Politically, Trumpism’s antecedents may be found in the presidential campaigns of Ross Perot and Patrick Buchanan for president in 1992 and 1996. Stylistically, the Trump campaign of early 2016 recalled the turbulence and rough rhetoric of George Wallace’s campaign rallies in 1968. Ideologically, Trumpism bears a striking resemblance to the anti-interventionist, anti-globalist, immigration-restrictionist, and “America First” worldview propounded by various paleoconservatives during the 1990s and ever since. It is no accident that Buchanan, for example, is thrilled by Trump’s candidacy…
I believe we are witnessing in an inchoate form a phenomenon never before seen in this country: an ideologically muddled, “nationalist–populist” major party combining both leftwing and rightwing elements.
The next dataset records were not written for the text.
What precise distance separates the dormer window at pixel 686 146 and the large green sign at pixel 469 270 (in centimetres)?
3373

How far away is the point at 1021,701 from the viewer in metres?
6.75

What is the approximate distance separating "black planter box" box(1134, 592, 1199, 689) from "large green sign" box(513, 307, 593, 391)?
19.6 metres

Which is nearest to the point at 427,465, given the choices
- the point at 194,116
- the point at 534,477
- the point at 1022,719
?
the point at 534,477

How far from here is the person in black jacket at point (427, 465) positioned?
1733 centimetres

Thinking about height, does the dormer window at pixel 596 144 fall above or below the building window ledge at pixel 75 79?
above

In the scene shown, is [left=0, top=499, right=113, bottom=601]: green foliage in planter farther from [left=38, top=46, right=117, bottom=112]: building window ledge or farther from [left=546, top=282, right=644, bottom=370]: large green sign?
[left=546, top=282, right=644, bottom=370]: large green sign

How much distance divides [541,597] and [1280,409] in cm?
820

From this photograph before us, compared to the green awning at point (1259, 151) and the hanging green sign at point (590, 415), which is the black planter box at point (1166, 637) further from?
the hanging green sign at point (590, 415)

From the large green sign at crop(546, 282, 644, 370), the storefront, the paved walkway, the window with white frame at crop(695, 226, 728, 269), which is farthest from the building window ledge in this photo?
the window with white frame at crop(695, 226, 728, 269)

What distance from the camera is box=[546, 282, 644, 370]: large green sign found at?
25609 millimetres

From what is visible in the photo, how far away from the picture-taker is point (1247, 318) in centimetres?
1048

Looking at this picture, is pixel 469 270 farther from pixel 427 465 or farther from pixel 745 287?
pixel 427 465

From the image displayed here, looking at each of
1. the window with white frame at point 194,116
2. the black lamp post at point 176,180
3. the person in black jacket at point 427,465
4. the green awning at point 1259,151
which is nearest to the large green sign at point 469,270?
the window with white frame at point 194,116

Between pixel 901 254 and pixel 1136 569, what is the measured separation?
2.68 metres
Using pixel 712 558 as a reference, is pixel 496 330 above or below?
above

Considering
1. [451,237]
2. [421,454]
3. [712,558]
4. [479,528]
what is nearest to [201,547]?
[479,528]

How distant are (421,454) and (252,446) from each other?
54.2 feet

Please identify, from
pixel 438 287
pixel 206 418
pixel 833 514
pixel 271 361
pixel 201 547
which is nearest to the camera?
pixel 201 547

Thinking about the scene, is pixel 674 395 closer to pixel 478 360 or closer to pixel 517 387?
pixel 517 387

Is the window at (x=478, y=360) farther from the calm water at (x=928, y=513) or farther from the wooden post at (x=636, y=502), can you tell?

In its fundamental outlook and public policy concerns it seems akin to the National Front in France, the United Kingdom Independence Party in Great Britain, the Alternative for Germany party, and similar protest movements in Europe. Most of these insurgent parties are conventionally labeled rightwing, but some of them are noticeably statist and welfare–statist in their economics—as is Trumpism in certain respects.
To an extent, Nash sees the Trump Phenomenon as an Above/Below dynamic, as opposed to a Left/Right dynamic, something prophesied by James Burnham and Sam Francis:
The rise of Trumpism in the past year has laid bare a potentially dangerous chasm in American politics: not so much between the traditional Left and Right but rather (as someone has put it) between those above and those below on the socio-economic scale.
An interesting thesis of Nash’s is the critical role of new media technologies and their historical relationship to waves of populism:
Facilitating the Trumpist “revolt of the masses” is a revolutionary transformation of the structure and velocity of mass communication, another facet of the phenomenon called globalization. In the past, upsurges of populist sentiment have often coincided with innovations in communication technology that rendered the voices of the “little people” more discernible and easier to mobilize. The era of Jacksonian Democracy (1828–1860) saw the proliferation of inexpensive urban newspapers that both catered to, and shaped, the tastes and political sympathies of their non-elite readership. The “populistic” 1890s witnessed the dawn of sensationalized, yellow journalism. One of its pioneers was the flamboyant business mogul William Randolph Hearst—a millionaire and Democrat who attempted to become President in 1904. In the 1930s the careers of Franklin Roosevelt, Huey Long, and Father Coughlin (the “radio priest”) benefited from the immense popularity of the new medium of radio and from the growing distribution of newsreels that millions of Americans saw every week in movie theaters. In the early 1950s the mass marketing of millions of television sets and the rise of political interview shows on television networks enhanced the visibility and popularity of Joseph McCarthy (though ultimately the new medium helped do him in).
Similarly, in our own time, the spectacular efflorescence of talk radio, cable news networks, the internet, smart phones, and social media have radically enhanced “the power in the people” and diminished the ability of elites to control and manipulate public opinion. In 2015 and 2016 the success of Donald Trump owed much to his masterful exploitation of these relatively new media, including two—Facebook and Twitter—that did not exist a mere fifteen years ago.
Nash briefly delves into the ‘Alt Right’ phenomenon before noting:
[I]n all my years as a historian of conservatism I have never observed as much dissension on the Right as there is at present.